Cote and his team also use a combination of SOLIDWORKS Simulation (for finite element analysis) and a CMM (coordinate measuring machine) to calculate the durability of parts.

“Recently, we were doing some testing on a torque arm and we were working on getting some CMM probe points. We also 3D scanned it,” Cote explains. “Then we installed the arm on a car with our race team. After we got done running a car with it, we went back and checked those points and rescanned to see if it had any signs of high stress or permanent deformation, to see if there’d been any kind of failure during testing.”

They’ve also used brittle-coating to test parts, which fractures in response to surface strain beneath it.

From Design to Production

Speedway Motors manufactures the parts that they sell. Their onsite facilities provide an array of CNC and fabrication capabilities, and are an essential element to their business. While their engineering team will send the production team production items, pre-production parts and prototypes to be manufactured, the shop also utilizes SOLIDWORKS for their own needs.

“We use a lot of assemblies,” says Wallace. “We make a lot of machined parts, sheet metal parts…simple parts, but then they all get put together in an assembly to make sure that we’ve got a working finished product. And we’ve been using CAMWorks inside SOLIDWORKS for a long time in the shop.”

However, designing products isn’t the only place they use CAD. In the fabrication and welding shop, Wallace’s team uses very specific welding tables. “They have a 50mm grid pattern, which allows us to tell Jared [Cote] and the rest of the engineering team what specific fixturing we may need to hold a part that might be made of five or six sub-components. We’ll do all the fixturing right out of engineering,” Wallace says.

“We’re a pretty small engineering group, so we do a lot of manufacturing engineering, as well as the design engineering,” Cote adds.

Wallace continues, “A lot of our fixturing we do in SOLIDWORKS, so when there’s a product change, we can control the fixturing change easily. It used to be that a lot of our fixtures were … we’d build a good part, but we’d hand-build the fixture off of that. If you change the part and your fixturing is by hand, it makes it really hard to replicate anything. By doing everything in CAD, if there’s a product change, we can both easily change the fixture and control the accuracy of the end product with the workholding.”

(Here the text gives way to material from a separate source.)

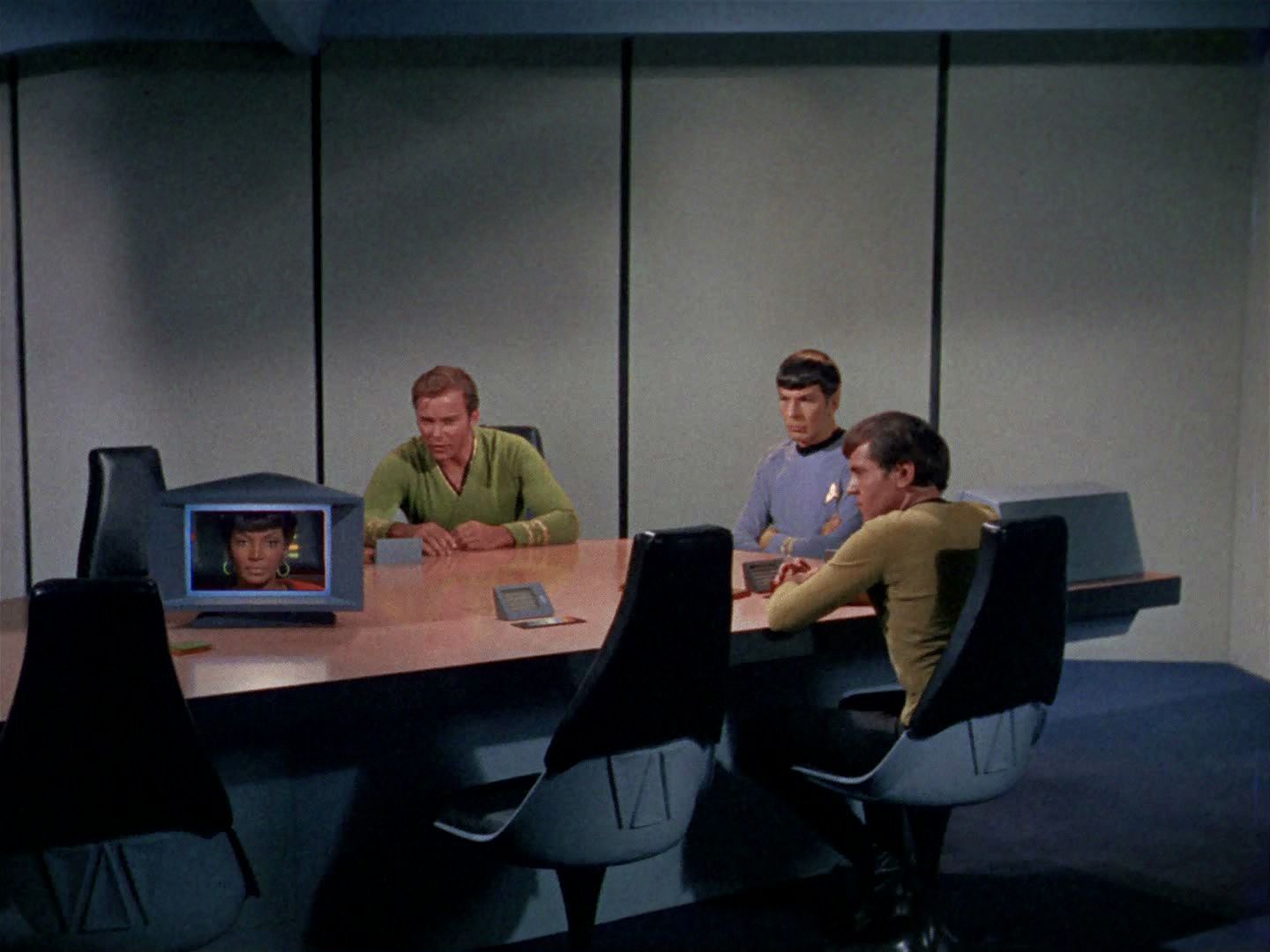 ariane179254_StarTrek_2x15_TheTroubleWithTribbles_0055.jpg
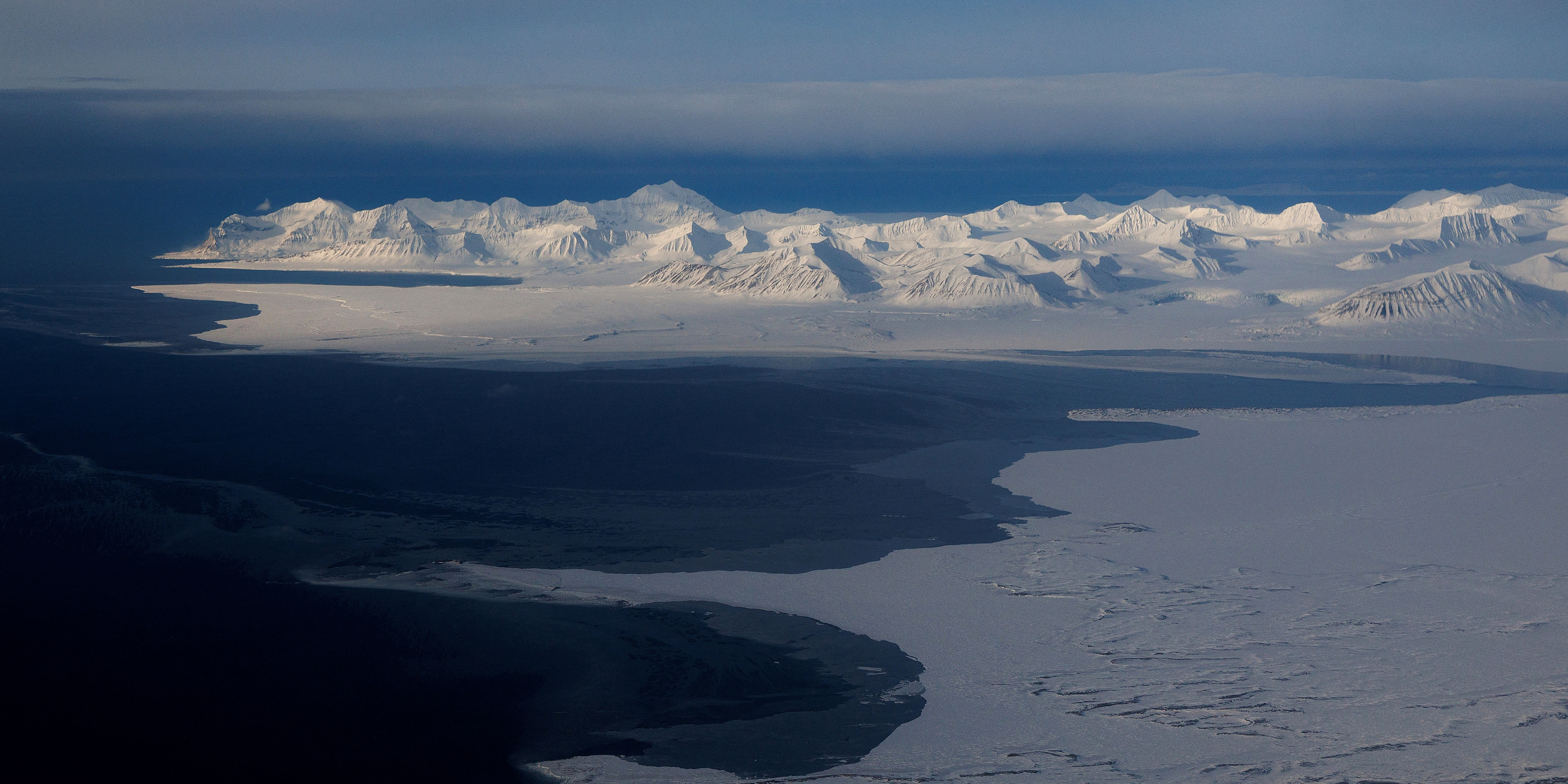 En Arctique, 360 panneaux solaires vont alimenter une île où les groupes électrogènes sont rois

Having the ability to keep both engineering and manufacturing based in one software makes it easier for Speedway Motors to change things as time goes on and affords better control over their end product.

As Speedway Motors races towards faster time to market with new products, they are also looking to provide value for speed shop enthusiasts.

“We understand that our customers want to know how parts are built and fabricated because we have so many customers that are buying specialty parts,” Cote explains. “So, we offer a simplified engineering drawing on many of our top-selling house branded products. These drawings give the customer critical dimensions, which allows them to decide if the product will work for their application.”

Because most of their customers are building cars from the ground up, or close to it, they often need insight into the design and manufacturing specs of Speedway Motors products. “When you call the Customer Experience Team, we even have dedicated race car and street car techs on staff to answer customer questions that are specific to the type of vehicle they are building,” says Cote.

Speedway Motors takes pride in having such a tight connection to their customers and their passion; both Cote and Wallace (and their teams) work very closely together.

“Our engineers are always in the shop, so they are always seeing the new tools and machines that we’re using. We can show them the shop capabilities, and then they make improvements to their designs based on what we’re capable of by adding new tools,” Wallace says.

Internal collaboration and customer connection seem to be keeping Speedway Motors headed in the right direction. With a team that is engineering and manufacturing parts that they are as passionate about as their customers, they may actually deserve their claim as “America’s oldest speed shop.”